▸ Work to complete
Each entry should be written out again exactly, so that nothing is lost.

▸ Source records
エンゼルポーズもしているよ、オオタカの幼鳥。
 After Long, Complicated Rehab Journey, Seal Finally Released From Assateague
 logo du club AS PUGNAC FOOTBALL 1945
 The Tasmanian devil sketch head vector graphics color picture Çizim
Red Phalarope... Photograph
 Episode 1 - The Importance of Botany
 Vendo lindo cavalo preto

▸ Response to this task
エンゼルポーズもしているよ、オオタカの幼鳥。
 After Long, Complicated Rehab Journey, Seal Finally Released From Assateague
 logo du club AS PUGNAC FOOTBALL 1945
 The Tasmanian devil sketch head vector graphics color picture Çizim
Red Phalarope... Photograph
 Episode 1 - The Importance of Botany
 Vendo lindo cavalo preto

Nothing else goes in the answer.